Pour une soirée dimanche, le chanteur américain Prince a endossé les habits de guérisseur, débarquant avec son groupe pour un "concert pour la paix" à Baltimore, secouée par de récentes émeutes et manifestations contre les violences policières.
Les incidents avaient suivi la mort de Freddie Gray, un Noir de 25 ans mort le 19 avril dans des circonstances non élucidées après son interpellation par la police. Un couvre-feu, levé il y a une semaine, avait été imposé pendant cinq jours pour ramener le calme.
"Pas de couvre-feu": ce fut le refrain de Prince dimanche, des mots lâchés après chacun des rappels par les milliers de spectateurs qui avaient réussi à obtenir un billet. Le concert s'est tenu dans l'arène sportive et salle de concert Royal Farms Arena, à quelques kilomètres de l'épicentre des violences urbaines de fin avril.
Pour la première fois Prince, 57 ans, a chanté sur scène "Baltimore", nouveau titre écrit en l'honneur de la ville, où il évoque Freddie Gray et un jeune Noir tué par la police l'an dernier dans le Missouri, Michael Brown.
"Verrons-nous d'autres jours sanglants? / On n'en peut plus de pleurer, de compter les morts / Confisquons les armes".
L'artiste a même invité sur scène, brièvement, la jeune procureure de Baltimore, Marilyn Mosby, qui a inculpé six policiers impliqués dans la mort de Freddie Gray. Acclamée, elle n'a pas parlé, laissant ce soin à Prince.
"Sans justice, il ne peut y avoir de paix", a chanté l'artiste.
Le concert s'est poursuivi pendant deux heures et demie, mélange de grands classiques dont l'inévitable "Purple Rain", d'improvisations électriques et funk et d'un interlude semi-politique de quelques minutes, vers la fin du spectacle.

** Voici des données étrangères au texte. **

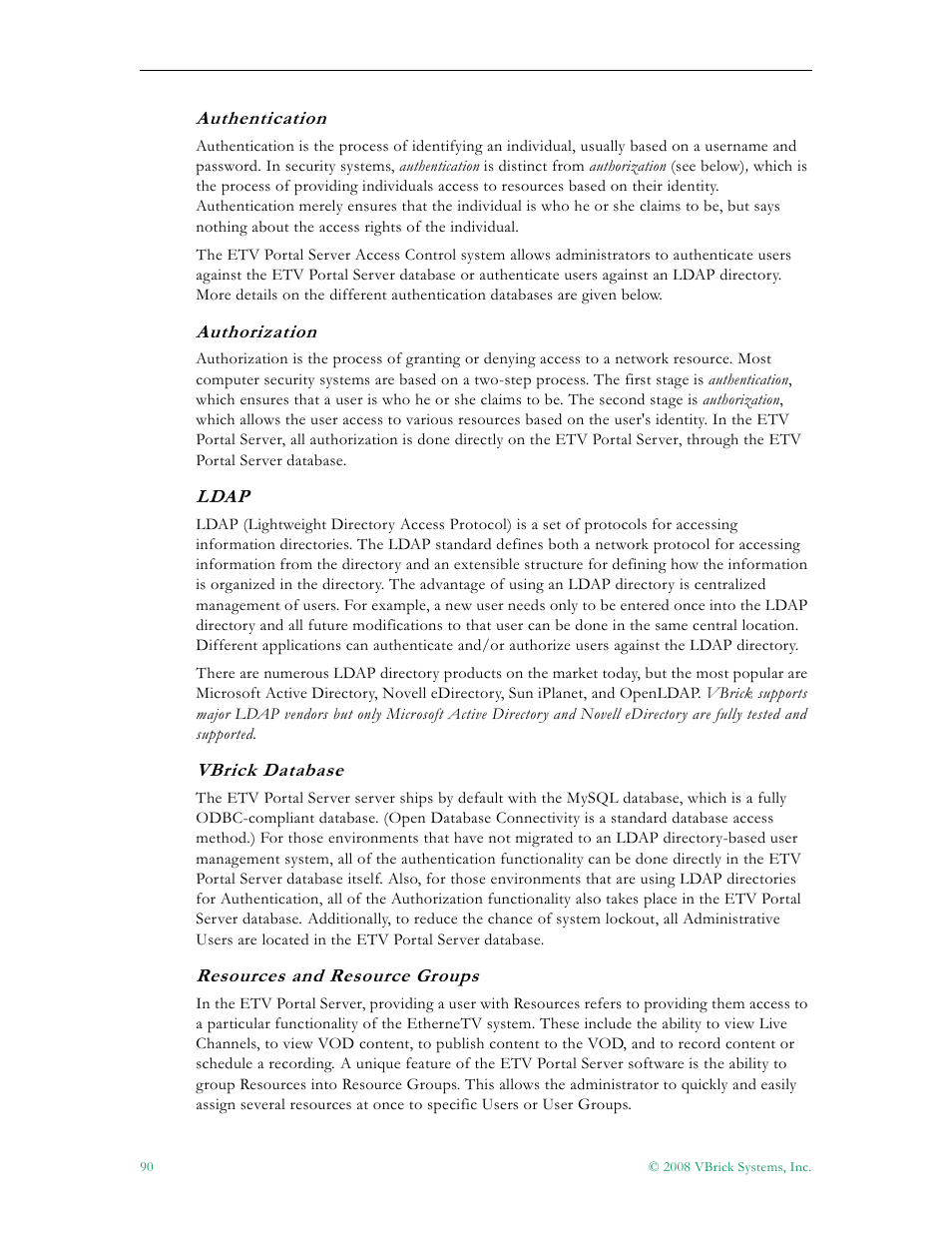 Authentication

Authentication is the process of identifying an individual, usually based on a username and password. In security systems, authentication is distinct from authorization (see below), which is the process of providing individuals access to resources based on their identity. Authentication merely ensures that the individual is who he or she claims to be, but says nothing about the access rights of the individual.

The ETV Portal Server Access Control system allows administrators to authenticate users against the ETV Portal Server database or authenticate users against an LDAP directory. More details on the different authentication databases are given below.

Authorization

Authorization is the process of granting or denying access to a network resource. Most computer security systems are based on a two-step process. The first stage is authentication, which ensures that a user is who he or she claims to be. The second stage is authorization, which allows the user access to various resources based on the user's identity. In the ETV Portal Server, all authorization is done directly on the ETV Portal Server, through the ETV Portal Server database.

LDAP

LDAP (Lightweight Directory Access Protocol) is a set of protocols for accessing information directories. The LDAP standard defines both a network protocol for accessing information from the directory and an extensible structure for defining how the information is organized in the directory. The advantage of using an LDAP directory is centralized management of users. For example, a new user needs only to be entered once into the LDAP directory and all future modifications to that user can be done in the same central location. Different applications can authenticate and/or authorize users against the LDAP directory.

There are numerous LDAP directory products on the market today, but the most popular are Microsoft Active Directory, Novell eDirectory, Sun iPlanet, and OpenLDAP. VBrick supports major LDAP vendors but only Microsoft Active Directory and Novell eDirectory are fully tested and supported.

VBrick Database

The ETV Portal Server server ships by default with the MySQL database, which is a fully ODBC-compliant database. (Open Database Connectivity is a standard database access method.) For those environments that have not migrated to an LDAP directory-based user management system, all of the authentication functionality can be done directly in the ETV Portal Server database itself. Also, for those environments that are using LDAP directories for Authentication, all of the Authorization functionality also takes place in the ETV Portal Server database. Additionally, to reduce the chance of system lockout, all Administrative Users are located in the ETV Portal Server database.

Resources and Resource Groups

In the ETV Portal Server, providing a user with Resources refers to providing them access to a particular functionality of the EtherneTV system. These include the ability to view Live Channels, to view VOD content, to publish content to the VOD, and to record content or schedule a recording. A unique feature of the ETV Portal Server software is the ability to group Resources into Resource Groups. This allows the administrator to quickly and easily assign several resources at once to specific Users or User Groups.

90

© 2008 VBrick Systems, Inc.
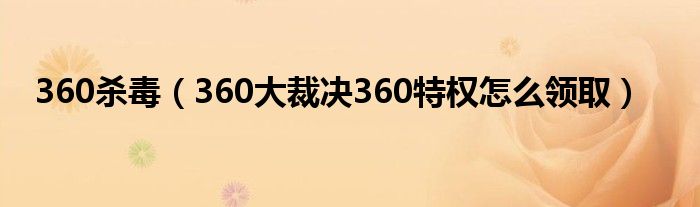 360杀毒（360大裁决360特权怎么领取）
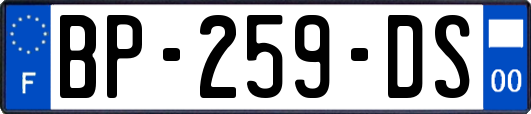 F
BP-259-DS
00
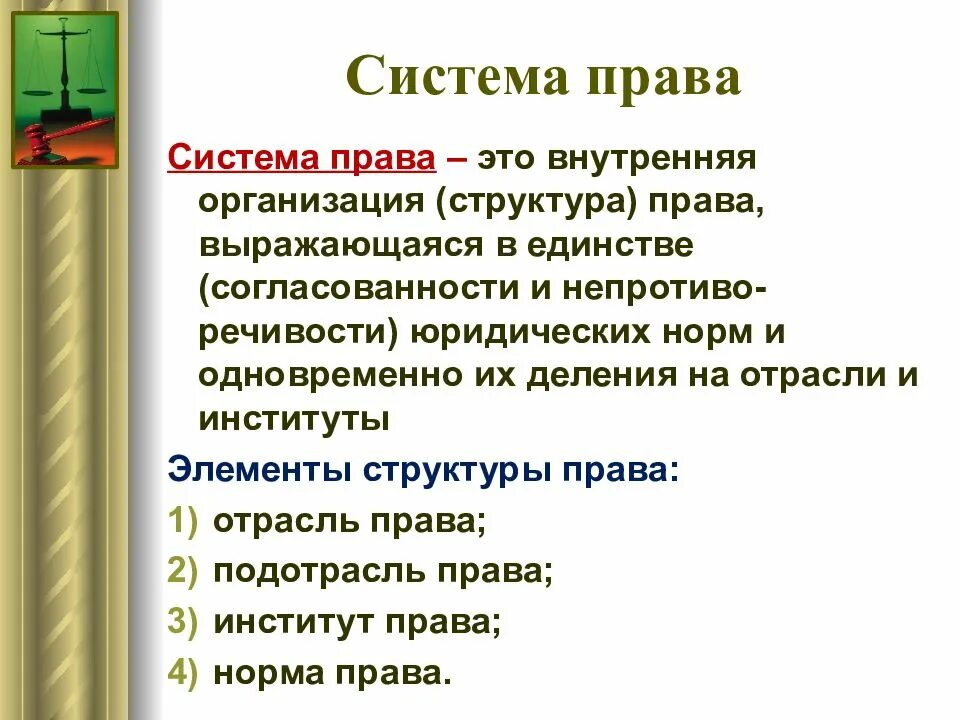 Система права

Система права – это внутренняя организация (структура) права, выражающаяся в единстве (согласованности и непротиворечивости) юридических норм и одновременно их деления на отрасли и институты

Элементы структуры права:
1) отрасль права;
2) подотрасль права;
3) институт права;
4) норма права.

"Le système est cassé, nous avons besoin des jeunes pour le réparer", a dit le chanteur. "Nous avons besoin de nouvelles idées".
"Je veux dormir dans un hôtel détenu par l'un de vous", a-t-il encore dit, appelant les habitants à prendre le contrôle de l'économie locale.
Dans la salle, beaucoup avaient suivi sa consigne et étaient habillés de gris, en mémoire de Freddie Gray.
- Nouvelle facette -
L'activisme politique est nouveau pour Prince, qui depuis ses succès planétaires des années 1980 s'est fait d'abord connaître pour sa musique et sa réputation d'excentrique - comme lorsqu'il a changé de nom pour un symbole imprononçable, en raison d'un conflit homérique avec sa maison de disque, Warner, récemment résolu.
Il s'était fait remarquer en février à la cérémonie des Grammy Awards, en reprenant le mot d'ordre "les vies noires comptent", scandé dans les manifestations antipolice dans tous les Etats-Unis.
Le concert de Baltimore marquait en soi une sorte d'inflexion: lui qui aime improviser ses concerts a donné cette fois trois jours à ses fans pour acheter leurs billets.
Mais bien qu'il apprécie la réclusion de ses studios de Paisley Park, dans le Minnesota, Prince a depuis le début de sa carrière toujours pris des risques. Dimanche, comme une allusion, il a rejoué "Controversy" (1981), dont voici les premières paroles: "Suis-je blanc ou noir? Suis-je gay ou hétéro? Crois-je en Dieu? Crois-je en moi?"
Il a aussi repris "Don't Stop 'Til You Get Enough" de Michael Jackson, souvent décrit comme son rival des années 1980, bien que le degré réel de rivalité reste sujet à controverse.
Outre ses tubes, il a aussi exposé ses racines blues, soul et funk avec force trombones, saxophones et choristes.